Extract ▸
MALAYSIA is opening up more and more, not only to reignite its economy but also because we need to learn how to live with Covid-19 as it moves towards becoming endemic.
It’s been great to see people going back out to support local businesses like malls, restaurants and the hard-hit tourism industry. But even as the government tried to gradually lift the lid by allowing certain activities to restart in stages, some over-eager Malaysians decided to throng malls, waterfalls and beaches in droves.
It’s only natural to seek sun and fresh air as well as some retail therapy after being cooped up at home for more than a year and a half, so we can’t really blame them.
The problem is, people seemed to throw SOPs out the window – especially the physical distancing rule – as they gathered, perhaps because they don’t know of or are confused by the National Security Council (NSC) guidelines released on Sept 9.
For instance, while the guidelines state that picnicking is allowed for fully vaccinated individuals, they do not include activities in forest reserves where the waterfalls are.
Last weekend, many waterfalls in Selangor and other states and areas in Phase Two of the National Recovery Plan – Kelantan, Melaka, Pahang, Penang, Perak and Sabah, and the territories of Kuala Lumpur and Putrajaya – were packed with picnickers.
A golf club in Selangor was fined RM36,000 and some golfers who were not fully vaccinated were booked after they played on the course.
On Tuesday, Datuk Seri Hishammuddin Hussein, the senior minister leading the pandemic management effort under the NSC, announced that the government is streamlining existing SOPs from 181 down to 10.
This is so that business operators, enforcement agencies and ordinary people will understand them better and enforce and follow them easily.
Apart from being well-thought out, rules affecting the public must also be considered in terms of their effects and repercussions before they are announced – let’s not have any confusing back-peddling.
While the government does its part to ensure SOPs are well defined and understood by everyone, business operators must also safeguard the nation’s health by making sure their patrons follow the rules.
They also need to work with the government to address crowd control to prevent people from breaching the physical distancing protocol.
We all must learn to make adhering to the SOPs automatic as we inch towards completely opening up and living with the virus.
The consequence of not following these rules isn’t just a fine we can plead down, but a return of uncontrolled number of cases once again threatening our healthcare system and requiring a lockdown. And we simply cannot afford that.

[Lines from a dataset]
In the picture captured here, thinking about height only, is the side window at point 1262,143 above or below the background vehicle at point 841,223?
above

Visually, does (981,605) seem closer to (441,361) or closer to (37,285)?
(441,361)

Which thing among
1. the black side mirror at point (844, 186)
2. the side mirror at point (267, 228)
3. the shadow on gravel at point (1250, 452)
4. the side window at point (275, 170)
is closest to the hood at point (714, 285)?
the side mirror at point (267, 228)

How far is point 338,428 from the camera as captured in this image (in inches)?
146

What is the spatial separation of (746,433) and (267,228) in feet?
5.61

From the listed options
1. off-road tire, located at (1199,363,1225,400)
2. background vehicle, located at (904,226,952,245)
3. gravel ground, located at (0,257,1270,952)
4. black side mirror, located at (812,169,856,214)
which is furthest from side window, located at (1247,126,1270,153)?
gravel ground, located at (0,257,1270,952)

What you need to do ▸
In the article on Malaysia's reopening, how much was the golf club in Selangor fined? These lines come from a separate source, unrelated to the text.

Result of this task ▸
RM36,000.